▶ MATERIAL FOR THIS EXERCISE:

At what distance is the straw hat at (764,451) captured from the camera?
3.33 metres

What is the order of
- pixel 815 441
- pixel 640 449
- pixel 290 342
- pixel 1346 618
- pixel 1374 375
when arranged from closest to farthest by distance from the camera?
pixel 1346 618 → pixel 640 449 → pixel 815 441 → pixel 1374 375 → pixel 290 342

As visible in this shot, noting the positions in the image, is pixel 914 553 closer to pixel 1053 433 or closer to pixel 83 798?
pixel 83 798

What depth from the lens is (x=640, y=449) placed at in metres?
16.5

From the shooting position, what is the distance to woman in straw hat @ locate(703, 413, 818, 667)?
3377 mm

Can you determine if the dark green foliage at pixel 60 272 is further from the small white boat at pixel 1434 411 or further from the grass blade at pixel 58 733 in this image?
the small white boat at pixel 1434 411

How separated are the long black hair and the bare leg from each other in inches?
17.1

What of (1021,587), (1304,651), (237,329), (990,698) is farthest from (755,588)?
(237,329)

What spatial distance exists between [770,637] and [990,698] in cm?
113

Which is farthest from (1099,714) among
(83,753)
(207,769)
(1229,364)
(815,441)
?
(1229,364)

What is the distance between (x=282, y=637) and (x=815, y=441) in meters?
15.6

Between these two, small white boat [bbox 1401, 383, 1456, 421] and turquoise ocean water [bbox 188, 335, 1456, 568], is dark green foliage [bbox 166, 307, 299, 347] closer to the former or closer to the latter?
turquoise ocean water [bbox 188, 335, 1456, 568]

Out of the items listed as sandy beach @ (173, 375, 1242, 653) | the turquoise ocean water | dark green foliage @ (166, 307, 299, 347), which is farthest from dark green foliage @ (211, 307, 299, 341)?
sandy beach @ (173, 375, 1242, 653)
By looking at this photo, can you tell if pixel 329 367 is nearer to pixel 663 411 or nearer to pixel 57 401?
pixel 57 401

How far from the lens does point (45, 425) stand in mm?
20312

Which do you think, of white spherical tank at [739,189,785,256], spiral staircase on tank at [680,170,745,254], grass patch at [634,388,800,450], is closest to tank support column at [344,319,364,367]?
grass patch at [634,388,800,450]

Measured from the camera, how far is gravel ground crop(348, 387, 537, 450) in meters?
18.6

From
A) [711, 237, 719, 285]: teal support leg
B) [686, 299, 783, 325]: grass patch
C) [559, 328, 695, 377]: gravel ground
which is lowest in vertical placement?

▶ REQUIRED TASK: Using the material above, reproduce exactly the line that contains "Which is farthest from (1099,714) among" and all lines after it through the last one, and only those.

▶ THE SOLUTION:
Which is farthest from (1099,714) among
(83,753)
(207,769)
(1229,364)
(815,441)
?
(1229,364)

What is the distance between (x=282, y=637) and (x=815, y=441) in meters?
15.6

Between these two, small white boat [bbox 1401, 383, 1456, 421] and turquoise ocean water [bbox 188, 335, 1456, 568], is dark green foliage [bbox 166, 307, 299, 347] closer to the former or closer to the latter?
turquoise ocean water [bbox 188, 335, 1456, 568]

Out of the items listed as sandy beach @ (173, 375, 1242, 653) | the turquoise ocean water | dark green foliage @ (166, 307, 299, 347), which is farthest from dark green foliage @ (211, 307, 299, 341)?
sandy beach @ (173, 375, 1242, 653)
By looking at this photo, can you tell if pixel 329 367 is nearer to pixel 663 411 or nearer to pixel 57 401?
pixel 57 401

How far from the lens does point (45, 425) stand in mm?
20312

Which do you think, of white spherical tank at [739,189,785,256], spiral staircase on tank at [680,170,745,254], grass patch at [634,388,800,450], is closest to tank support column at [344,319,364,367]?
grass patch at [634,388,800,450]

Measured from the camera, how far is gravel ground crop(348, 387, 537, 450) in meters?
18.6

From
A) [711, 237, 719, 285]: teal support leg
B) [686, 299, 783, 325]: grass patch
C) [559, 328, 695, 377]: gravel ground
which is lowest in vertical placement?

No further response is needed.